Print this page
PVN_GETPAGE_{SZ,NUM} are misnamed and unnecessarily complicated
There is really no reason to not allow 8 pages all the time. With the
current logic, we get the following:
Assuming 4kB pages (x86):
_SZ = ptob(8) /* 32kB */
_NUM = 8
Assuming 8kB pages (sparc):
_SZ = ptob(8) /* 64kB */
_NUM = 8
We'd have to deal with 16kB base pages in order for the _NUM #define to not
be 8 (it'd be 4 in that case). So, in the spirit of simplicity, let's just
always grab 8 pages as there are no interesting systems with 16kB+ base pages.
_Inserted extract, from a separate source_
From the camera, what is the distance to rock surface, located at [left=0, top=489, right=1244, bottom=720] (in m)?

Finally, the defines are poorly named.
const-ify make segment ops structures
There is no reason to keep the segment ops structures writable.
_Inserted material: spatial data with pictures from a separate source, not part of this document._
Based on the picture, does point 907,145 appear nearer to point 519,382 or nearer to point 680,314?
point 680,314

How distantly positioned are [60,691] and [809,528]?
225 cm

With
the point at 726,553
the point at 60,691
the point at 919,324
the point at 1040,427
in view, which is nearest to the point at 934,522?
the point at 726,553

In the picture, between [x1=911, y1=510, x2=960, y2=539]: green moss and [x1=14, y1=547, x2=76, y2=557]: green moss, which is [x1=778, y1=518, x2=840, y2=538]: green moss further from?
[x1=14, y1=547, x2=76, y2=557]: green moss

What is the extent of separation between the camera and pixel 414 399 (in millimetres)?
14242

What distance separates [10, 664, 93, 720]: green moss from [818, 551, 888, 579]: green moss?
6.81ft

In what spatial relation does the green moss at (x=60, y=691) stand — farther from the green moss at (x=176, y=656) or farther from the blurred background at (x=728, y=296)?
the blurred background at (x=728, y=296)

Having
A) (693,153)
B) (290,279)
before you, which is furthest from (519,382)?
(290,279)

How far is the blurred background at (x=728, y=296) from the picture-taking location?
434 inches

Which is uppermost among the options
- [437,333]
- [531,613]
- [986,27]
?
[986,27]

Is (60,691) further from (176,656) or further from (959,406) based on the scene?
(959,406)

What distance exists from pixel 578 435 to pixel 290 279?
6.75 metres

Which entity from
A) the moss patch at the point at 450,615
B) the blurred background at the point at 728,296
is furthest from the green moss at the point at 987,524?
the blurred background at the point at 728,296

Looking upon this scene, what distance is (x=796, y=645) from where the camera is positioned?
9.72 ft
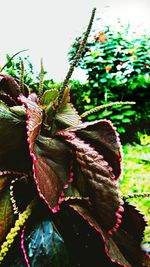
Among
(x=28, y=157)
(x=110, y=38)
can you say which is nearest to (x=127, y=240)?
(x=28, y=157)

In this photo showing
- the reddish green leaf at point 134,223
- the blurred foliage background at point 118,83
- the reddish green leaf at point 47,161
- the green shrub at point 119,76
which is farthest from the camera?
the green shrub at point 119,76

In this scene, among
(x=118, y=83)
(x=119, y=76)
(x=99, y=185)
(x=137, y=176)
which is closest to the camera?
(x=99, y=185)

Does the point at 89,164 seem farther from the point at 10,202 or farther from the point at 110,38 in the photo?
the point at 110,38

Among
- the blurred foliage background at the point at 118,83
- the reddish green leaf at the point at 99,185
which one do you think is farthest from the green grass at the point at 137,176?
the reddish green leaf at the point at 99,185

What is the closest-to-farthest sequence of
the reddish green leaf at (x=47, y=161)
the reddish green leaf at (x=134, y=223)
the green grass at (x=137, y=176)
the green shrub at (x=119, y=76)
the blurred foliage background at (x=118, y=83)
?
the reddish green leaf at (x=47, y=161) → the reddish green leaf at (x=134, y=223) → the green grass at (x=137, y=176) → the blurred foliage background at (x=118, y=83) → the green shrub at (x=119, y=76)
use NULL capable segop as a shorthand for no-capabilities
Instead of forcing every segment driver to implement a dummy "return 0"
function, handle NULL capable segop function pointer as "no copabilities
supported" shorthand.
patch lower-case-segops
use C99 initializers in segment ops structures
remove whole-process swapping
Long before Unix supported paging, it used process swapping to reclaim
memory. The code is there and in theory it runs when we get *extremely* low
on memory. In practice, it never runs since the definition of low-on-memory
is antiquated. (XXX: define what antiquated means)
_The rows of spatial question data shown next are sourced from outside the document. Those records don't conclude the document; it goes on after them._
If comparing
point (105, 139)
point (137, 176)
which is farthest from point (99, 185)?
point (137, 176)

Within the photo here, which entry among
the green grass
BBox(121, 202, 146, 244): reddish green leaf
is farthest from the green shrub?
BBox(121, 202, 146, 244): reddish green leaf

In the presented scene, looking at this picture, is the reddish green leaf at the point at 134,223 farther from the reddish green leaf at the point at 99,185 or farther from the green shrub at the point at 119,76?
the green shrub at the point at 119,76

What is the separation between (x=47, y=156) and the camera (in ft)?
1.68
You can check the number of swapout/swapin events with kstats:
$ kstat -p ::vm:swapin ::vm:swapout
remove xhat
The xhat infrastructure was added to support hardware such as the zulu
graphics card - hardware which had on-board MMUs. The VM used the xhat code
to keep the CPU's and Zulu's page tables in-sync. Since the only xhat user
was zulu (which is gone), we can safely remove it simplifying the whole VM
subsystem.
Assorted notes:
- AS_BUSY flag was used solely by xhat
@@ -76,27 +76,16 @@
#include <sys/zone.h>
#include <sys/shm_impl.h>
/*
* segvn_fault needs a temporary page list array. To avoid calling kmem all
- * the time, it creates a small (PVN_GETPAGE_NUM entry) array and uses it if
- * it can. In the rare case when this page list is not large enough, it
- * goes and gets a large enough array from kmem.
- *
- * This small page list array covers either 8 pages or 64kB worth of pages -
- * whichever is smaller.
- */
-#define PVN_MAX_GETPAGE_SZ 0x10000
-#define PVN_MAX_GETPAGE_NUM 0x8
-
-#if PVN_MAX_GETPAGE_SZ > PVN_MAX_GETPAGE_NUM * PAGESIZE
-#define PVN_GETPAGE_SZ ptob(PVN_MAX_GETPAGE_NUM)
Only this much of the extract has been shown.